I nodded. “I’m parked on the next block. If we go straight across the backyard and cut through the hedge and the yard behind us, we should come out by the car. It’s a dark-blue Cadillac Seville. If there is any trouble, drop your bag and run for the car. If I have to stop and fight, go without me. Drive to the hotel and wait for me there.”
“Forget that, pal,” Mary said, stepping close so that her body touched mine. “I love tough guys who aren’t afraid of a fight. Especially really sweet tough guys. But if Baba shows up, I’m carving a piece of that blubber myself.”
Reaching between the lower buttons of her blouse, she pulled out a pearl-handled switchblade and pushed the button, flashing four inches of razory steel.
“You are one surprising girl,” I said. “And that is one impressive blade. But it ain’t smart to bring a knife to a gunfight. If there’s any trouble, please just get to the car.”
“All right,” she said after a moment, putting her knife away. “If it comes to that, I’ll beat feet to your car and fire it up. But I’m not leaving without you.”
We hustled out the back door and across the lawn and through the rose garden, passing the statue of the Virgin Mary.
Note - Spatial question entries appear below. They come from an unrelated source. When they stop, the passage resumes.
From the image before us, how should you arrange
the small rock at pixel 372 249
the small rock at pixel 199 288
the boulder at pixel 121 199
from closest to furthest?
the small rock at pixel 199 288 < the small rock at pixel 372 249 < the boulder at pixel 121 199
The hair was standing up on the back of my neck. I had a feeling that Baba was going to come bounding around the house at any moment, accompanied by wild-eyed Sicilians with machine guns. But we found a gap in the hedge and hurried across the adjoining yard and made it to the Caddie with no shots fired.
Mary popped the locks and tossed me the keys.
“Nice car,” she said as we pulled away from the curb.
“I bought it to impress chicks.”
“It’s working.”
At Le Merigot, I gave the valet a five and told him to keep my car in front, then took Mary in through the lobby and up to the room I had rented the night before.
“Very nice,” she said when she saw the marble whirlpool tub and the large luxurious room with a balcony and a view of the ocean. “Is this to impress chicks, too?”
“No,” I said. “This is a hideout.”
“I was right about you!”
“Yeah,” I admitted.
“That’s cool!” she said. “What are we going to do now? How are we going to get Baba?”
With no discussion, it was understood between us that we were a team now, in the situation together. Briefly, I filled her in on what was at stake besides revenge-the jewels and gold and my and Reggie’s freedom.
“I heard someone tried to steal that necklace in the desert,” she said. “That was you guys?”
“Yeah.”
I finished telling her about what had happened in Indian Wells, at the lawyer’s office the night before, and at the flophouse that morning. Most people would say it was foolish of me to take her into my confidence, but I was sure I could trust her. You don’t stay free as a criminal as long as I had without accurate intuition.